— Extracted text —
=== Section Start ===

How African-Americans lost the right to vote by what happened in Bucks County in 1837.
Who would ever guess that Bucks County led the way to deprive African-Americans of the right to vote in Pennsylvania for 32 years? It’s the most surprising and shameful historical episode I’ve ever encountered studying the history of our beloved county.
It’s rooted to the Oct. 10, 1837 election of six Bucks County office holders. Democrats lost all but one by very narrow margins. The candidate for auditor lost by just two votes. Officials blamed the setback on 24 black men who, they claimed, voted illegally. But the state constitution did not differentiate voting rights by race: “In elections by citizens, every freeman of the age 21 years and upward who has resided in the state one year preceding such election shall be entitled to vote in the county or district in which he shall reside.” At the time, many free blacks in Bucks had voted for years.

=== Section End ===

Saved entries
=== Section Start ===

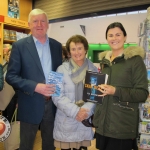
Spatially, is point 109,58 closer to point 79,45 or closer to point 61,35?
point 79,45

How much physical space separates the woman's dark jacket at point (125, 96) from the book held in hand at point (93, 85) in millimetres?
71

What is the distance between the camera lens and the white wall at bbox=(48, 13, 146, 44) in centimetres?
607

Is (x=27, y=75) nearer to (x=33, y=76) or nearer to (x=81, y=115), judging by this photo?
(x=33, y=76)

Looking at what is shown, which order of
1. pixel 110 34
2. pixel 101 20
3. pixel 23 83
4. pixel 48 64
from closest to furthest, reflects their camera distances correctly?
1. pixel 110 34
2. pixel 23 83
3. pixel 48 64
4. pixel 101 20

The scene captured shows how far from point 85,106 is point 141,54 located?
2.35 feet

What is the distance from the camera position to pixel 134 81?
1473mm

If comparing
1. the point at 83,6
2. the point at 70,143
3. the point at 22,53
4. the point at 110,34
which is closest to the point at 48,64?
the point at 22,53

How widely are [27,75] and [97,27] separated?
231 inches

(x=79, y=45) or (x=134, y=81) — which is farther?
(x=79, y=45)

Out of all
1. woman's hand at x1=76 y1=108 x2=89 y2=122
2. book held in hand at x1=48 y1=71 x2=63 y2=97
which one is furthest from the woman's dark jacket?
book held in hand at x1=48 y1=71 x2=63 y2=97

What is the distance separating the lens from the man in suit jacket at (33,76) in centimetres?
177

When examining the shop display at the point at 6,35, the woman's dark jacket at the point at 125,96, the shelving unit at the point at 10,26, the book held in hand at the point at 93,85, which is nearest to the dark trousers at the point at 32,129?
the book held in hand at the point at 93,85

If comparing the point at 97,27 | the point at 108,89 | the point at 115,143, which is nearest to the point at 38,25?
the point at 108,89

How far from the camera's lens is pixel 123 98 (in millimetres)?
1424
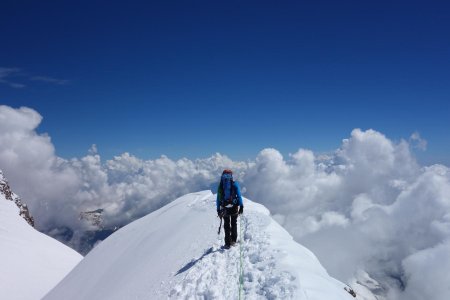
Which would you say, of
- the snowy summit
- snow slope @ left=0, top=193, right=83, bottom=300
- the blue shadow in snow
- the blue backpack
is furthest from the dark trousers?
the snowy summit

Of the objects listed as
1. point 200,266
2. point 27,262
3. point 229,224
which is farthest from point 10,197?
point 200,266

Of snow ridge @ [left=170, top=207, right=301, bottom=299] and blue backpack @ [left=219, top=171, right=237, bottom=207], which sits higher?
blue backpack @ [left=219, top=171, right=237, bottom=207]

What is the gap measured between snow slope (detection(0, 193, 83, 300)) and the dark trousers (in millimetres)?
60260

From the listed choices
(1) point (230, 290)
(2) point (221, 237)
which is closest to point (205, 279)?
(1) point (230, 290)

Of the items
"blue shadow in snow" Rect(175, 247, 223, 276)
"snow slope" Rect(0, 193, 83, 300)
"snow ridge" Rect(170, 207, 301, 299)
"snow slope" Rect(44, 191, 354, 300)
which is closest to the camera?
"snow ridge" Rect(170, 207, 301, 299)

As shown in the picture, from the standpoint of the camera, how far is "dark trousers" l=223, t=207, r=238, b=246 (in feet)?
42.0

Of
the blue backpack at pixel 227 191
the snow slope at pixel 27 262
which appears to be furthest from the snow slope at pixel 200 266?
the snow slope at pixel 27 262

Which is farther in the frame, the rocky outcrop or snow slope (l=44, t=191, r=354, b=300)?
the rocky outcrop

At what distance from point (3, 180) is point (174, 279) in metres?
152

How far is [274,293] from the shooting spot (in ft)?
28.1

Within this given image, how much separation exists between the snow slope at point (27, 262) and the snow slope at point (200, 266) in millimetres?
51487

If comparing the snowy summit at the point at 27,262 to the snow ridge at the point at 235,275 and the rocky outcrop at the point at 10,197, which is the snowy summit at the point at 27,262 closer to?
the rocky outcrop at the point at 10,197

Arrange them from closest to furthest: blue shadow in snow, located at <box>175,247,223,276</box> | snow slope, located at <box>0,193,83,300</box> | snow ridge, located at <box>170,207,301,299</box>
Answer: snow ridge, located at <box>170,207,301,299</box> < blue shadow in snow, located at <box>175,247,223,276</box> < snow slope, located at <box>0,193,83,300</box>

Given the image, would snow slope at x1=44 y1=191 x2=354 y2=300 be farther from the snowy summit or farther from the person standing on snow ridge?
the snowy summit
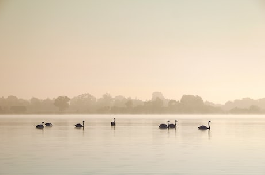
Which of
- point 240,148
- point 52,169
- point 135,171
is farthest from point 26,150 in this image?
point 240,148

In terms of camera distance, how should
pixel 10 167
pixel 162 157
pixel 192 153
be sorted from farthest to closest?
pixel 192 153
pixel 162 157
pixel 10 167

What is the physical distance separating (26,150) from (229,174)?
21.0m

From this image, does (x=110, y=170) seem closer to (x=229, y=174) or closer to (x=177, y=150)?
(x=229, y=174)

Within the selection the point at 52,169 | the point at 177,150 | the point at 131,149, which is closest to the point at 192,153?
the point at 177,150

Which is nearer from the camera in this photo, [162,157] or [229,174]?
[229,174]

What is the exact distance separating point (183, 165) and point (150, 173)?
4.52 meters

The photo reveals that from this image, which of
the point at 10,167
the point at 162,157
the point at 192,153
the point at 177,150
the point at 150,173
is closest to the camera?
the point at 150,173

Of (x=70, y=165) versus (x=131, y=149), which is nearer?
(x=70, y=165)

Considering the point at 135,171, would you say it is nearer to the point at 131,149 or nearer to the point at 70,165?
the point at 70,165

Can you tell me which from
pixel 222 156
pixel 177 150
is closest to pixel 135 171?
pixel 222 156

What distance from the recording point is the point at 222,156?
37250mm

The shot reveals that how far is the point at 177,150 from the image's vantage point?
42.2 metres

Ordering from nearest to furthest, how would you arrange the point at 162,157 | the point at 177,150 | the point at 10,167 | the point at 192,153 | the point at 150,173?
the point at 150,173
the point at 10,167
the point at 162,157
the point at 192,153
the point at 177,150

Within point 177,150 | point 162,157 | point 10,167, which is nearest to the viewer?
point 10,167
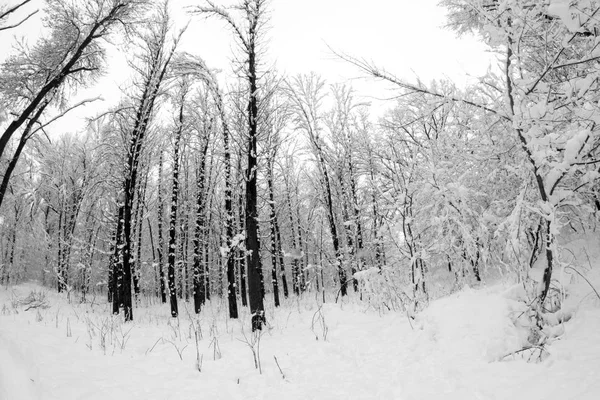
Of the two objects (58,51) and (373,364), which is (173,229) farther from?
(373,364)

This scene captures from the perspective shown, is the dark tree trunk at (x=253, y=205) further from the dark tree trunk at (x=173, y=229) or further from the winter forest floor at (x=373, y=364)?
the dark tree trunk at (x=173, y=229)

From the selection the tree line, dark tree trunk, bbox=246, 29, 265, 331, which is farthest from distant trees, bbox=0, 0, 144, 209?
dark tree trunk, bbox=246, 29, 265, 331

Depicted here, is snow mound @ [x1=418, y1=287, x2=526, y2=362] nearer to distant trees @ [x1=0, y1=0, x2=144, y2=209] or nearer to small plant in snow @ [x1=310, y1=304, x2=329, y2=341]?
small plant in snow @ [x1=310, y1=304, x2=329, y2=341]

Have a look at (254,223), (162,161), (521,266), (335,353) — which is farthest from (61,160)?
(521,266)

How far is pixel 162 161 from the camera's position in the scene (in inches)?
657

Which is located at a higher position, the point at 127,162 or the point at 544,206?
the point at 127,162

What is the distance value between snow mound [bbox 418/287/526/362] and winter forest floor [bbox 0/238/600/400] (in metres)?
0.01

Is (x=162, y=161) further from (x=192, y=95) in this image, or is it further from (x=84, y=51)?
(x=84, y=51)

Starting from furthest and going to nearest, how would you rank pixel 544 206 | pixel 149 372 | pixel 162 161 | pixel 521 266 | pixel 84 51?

=== Section End ===

— Your task —
List, in order of appearance, every number written with digits in the text above the entries about voting in Bucks County in 1837. Include repeated numbers each time they occur.

— Reply to the exercise —
1837, 32, 10, 1837, 24, 21